A dor maior de dona Aparecida é saber que o filho está sendo taxado de bandido. “Meu filho era uma pessoa boa, que se preocupava comigo e com os irmãos. Era ele quem colocava comida na mesa. Ele nunca fez parte das gangues. Agora por último é que não podia trabalhar porque estava com uma bala na coluna, mas ele ia se aposentar e dizia que quando isso acontecesse eu não iria mais sofrer”. Dona Aparecida mostra a Carteira de Trabalho, a rescisão, boletins de ocorrência por ameaças, os comprovantes do recebimento do Fundo de Garantia e do acerto empregatício.  “Ele pegou um pouco mais de três mil. Quando chegou em casa pôs o dinheiro em cima do peito e quis tirar uma foto. Me chamou. Estava faceiro porque ia pagar umas continhas, comprar roupas e comida”. Ele não queria que a gente passasse fome”.
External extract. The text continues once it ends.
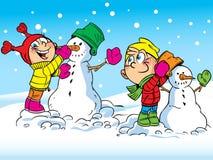 Los niños hacen los muñecos de nieve Imagen de archivo libre de regalías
No dia em que foi assassinado, José Roberto saiu para emprestar R$ 1 mil numa financeira. “ Ele ia me dar esse dinheiro para pagar a prestação do computador e  ir ao mercado. Mas não deu tempo”. Segundo Janaína, foi o único dia em que ele saiu sozinho. “Eu não pude ir com ele, mas ele disse que ia com Deus e que já voltava. Fez uma viagem sem volta” .

Ameaças continuam

Além da morte de José Roberto, a família de dona Aparecida continua vivendo num clima de ameaças. “ Eles [Firmeza] fazem ´cavalinho de pau´ de moto na frente da casa da mãe, aceleram, gritam, dão risada”, relata Janaína. “Tiramos as crianças da escola porque elas são ameaçadas.”, emenda dona Aparecida. “A minha vida é só sofrimento. Não tenho coragem de entrar no quarto do meu filho. Ele era muito bom e tenho comigo que morreu sem reagir para salvar a vida de pessoas que estavam dentro do ônibus com ele. Com a morte dele tiraram um pedaço de mim”.